▶ _Supplied text_
════════
Commanders and leaders
- Godfrey Weitzel: Alfred Mouton

Units involved
- Department of the Gulf: Department of West Louisiana

Strength
- 4,000, 2 batteries: 1,392, 2 batteries

Casualties and losses
- 86–97: 199–229, 1 gun

= Battle of Georgia Landing =

Battle of the American Civil War

The Battle of Georgia Landing or Battle of Labadieville (October 27, 1862) was fought between a Union Army force led by Brigadier General Godfrey Weitzel and a Confederate States Army force commanded by Brigadier General Alfred Mouton near Labadieville, Assumption Parish, Louisiana, during the American Civil War. After a sharp clash, the Union troops compelled Mouton's outnumbered force to retreat.

Major General Benjamin F. Butler ordered a three-pronged invasion of the Bayou Lafourche district. Weitzel's force disembarked at Donaldsonville on the Mississippi River and moved south down Bayou Lafourche. After being defeated, Mouton's command withdrew up Bayou Teche. Weitzel and the other Union forces occupied Brashear City (now Morgan City), Thibodaux, and the railroad connecting those towns with New Orleans. The military operation caused many African-American slaves to escape into Union-held areas.

==Background==
===Capture of New Orleans===
The Capture of New Orleans was accomplished by a joint Army-Navy expedition led by Flag Officer David G. Farragut and Major General Butler. In the Battle of Forts Jackson and St. Philip, Farragut's fleet successfully steamed past the forts and appeared before the defenseless city on April 25, 1862. The garrisons of the two forts surrendered on April 28, the city formally surrendered on April 29, and Butler's troops occupied New Orleans on May 1. Butler immediately began his "efficient and controversial" administration of the captured city.

In June 1862, Brigadier General John W. Phelps, one of Butler's subordinates and an ardent abolitionist, began recruiting and training free and formerly enslaved African Americans as soldiers. Phelps' initiative was premature, and Butler did not approve; Phelps was sent home in September. However, by then Butler had warmed to the idea and formed two regiments of so-called Native Guards with white officers and Black enlisted men.
════════
▶ _Task requirements_
1. List every person the account of the Battle of Georgia Landing identifies by the rank of brigadier general.
2. Using the account of the Battle of Georgia Landing, state whether each statement agrees with it: (a) the battle took place on October 27, 1862; (b) Butler supported Phelps' recruiting of African Americans from the start; (c) Weitzel's force came ashore at Donaldsonville. Give yes or no for each, and quote the words that decide it.
3. Continue the account of the Battle of Georgia Landing, beginning after its last sentence.

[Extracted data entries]
════════
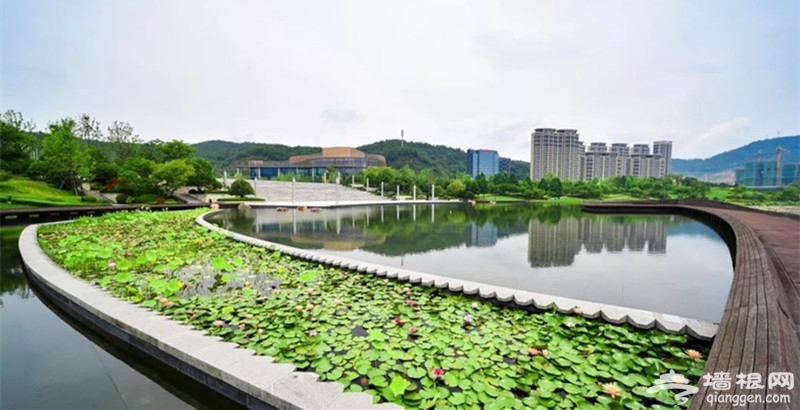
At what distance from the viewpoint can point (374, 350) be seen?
248cm

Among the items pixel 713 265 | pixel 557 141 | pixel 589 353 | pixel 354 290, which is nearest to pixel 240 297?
pixel 354 290

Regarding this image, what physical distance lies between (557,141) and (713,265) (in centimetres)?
5492

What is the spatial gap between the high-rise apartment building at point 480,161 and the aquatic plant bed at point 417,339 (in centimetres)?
7386

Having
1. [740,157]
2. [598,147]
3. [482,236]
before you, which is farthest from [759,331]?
[740,157]

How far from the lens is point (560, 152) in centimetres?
Result: 5606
════════
▶ _Task results_
1. Godfrey Weitzel, Alfred Mouton, John W. Phelps

2.
(a) Yes: "(October 27, 1862)"
(b) No: "Phelps' initiative was premature, and Butler did not approve"
(c) Yes: "Weitzel's force disembarked at Donaldsonville on the Mississippi River"

3.
===Operations===
A company of partisan rangers began firing on passing Union gunboats in the Mississippi River from Donaldsonville, Louisiana. This made Farragut furious and he threatened to bombard the town if the attacks did not stop. The attacks continued and on August 9, several Union gunboats appeared before Donaldsonville. After allowing the inhabitants to evacuate, the gunboats opened fire on the town, then landing parties went ashore to burn down more buildings. On August 20, Major General Richard Taylor arrived at Opelousas, Louisiana, to assume command over the Confederate Department of West Louisiana. His task was to recruit soldiers, defend the district, and bring the partisan rangers under control or disband them.

Soon after seizing New Orleans, Butler established small Union garrisons at Boutte Station and Des Allemands on the railroad between Brashear City and Algiers, opposite New Orleans. In early September, a Confederate force led by Brigadier General John G. Pratt set out to capture both garrisons. The force consisted of the Terrebonne and St. Charles militias and a Texas-Louisiana partisan ranger battalion led by Major James A. McWaters of the 2nd Louisiana Cavalry Regiment. On September 4, the Confederates overpowered the garrisons, killing 9, wounding 27, and capturing 155 men and 3 guns.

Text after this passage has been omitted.